In the fourth year of my BSc (Hons) in Cell and Molecular Biology, I began applying to medical schools – at about $700/$800 per application. Those of you who know anything about medical school admissions knows that you don’t want to “hang your hat” on one school, it’s not unlike the lottery. Keeping this in mind, I ultimately opted to apply to seven medical schools, which stung my pockets, but felt necessary at the time.

I was ultimately offered two interviews, one of them here in Ontario, and after some reflection and my acceptance, I found out I was going to medical school! In Windsor, Ontario.

Most Canadians mistakenly associate things like $25 000 a year education to places like the United States. Not so, for medical school. I was dismayed to realize my tuition would be that, and more per year, considering the various $1000 “enrollment fees” and the “one time $800 course fees,” for the odd mandatory skill seminar put off by the school.
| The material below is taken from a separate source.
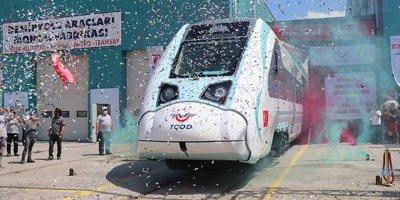 Yerli ve milli tren raylara iniyor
I did the math, and yes, this was going to cost me $100 000. And I was going to pay interest on that money, as well as my $15 000 student loan, every single day, until the time I graduate. (As an additional fuck-you from my medical school, they went on to increase the cost of tuition every single year I was in medical school; my fourth year, initially supposed to be $21 000, the cheapest year since it was essentially six-months in duration, costed $26 000 by the time for me to pay).

Now of course, as anyone with student loans will attest to, the cost of education is hell of a lot more than tuition. There are textbook costs, transit passes, rent, groceries. All of these things costed money, and since I was going to school 3000 km away from my nearest relative, I had nobody to lean on.

It’s here my trajectory deflected from my colleagues. You see, not everyone enters medical school as equals. The vast majority of my colleagues received significant financial help during medical school from their families. Most people in medicine you see, have doctors for parents, many have a trust fund. A quick Google search can shed light on the tremendous problems of socieoeconomic skewing in medical school classes – it seems like hiring and accepting people from penthouse suites doesn’t increase physician availability in the projects (no s*** guys I could have told you that)!

This is also the case in all education programs, where some students have it better than others, but when you’re surrounded by people without student loans, travelling across the world on the odd weekend, you feel it a bit more. Everything I paid for in medical school was on my back, and it still is.

And I’ll be the first to admit it. I had housing costs, groceries, living expenses. I also enjoyed myself during medical school, not excessively, but in an effort to feel like a part of my class. It was difficult, living in Ontario, and being the only person not travelling to Europe over the summer. It hurt wearing shabby mall-bought clothes among my peers when most of them shopped at expensive outlets.

I eventually finished medical school, and it was finally time for a pay day.

I also fell in love.

I ended up being accepted into a residency program at the University of Toronto, and I moved to the city to be with my partner. She had just finished a different academic program herself, and we had very little money. We accepted the cheapest apartment we could find that had access to the subway. You see, with both my partner and myself working in health care, we worked 12 hour days, if not longer, and a two-hour-each-direction transit ride was not an option. We found something that was a 45 minute transit ride away from our work, 700sqft, at $1800 a month. Yes, that’s obscene. It’s also the reality in Toronto.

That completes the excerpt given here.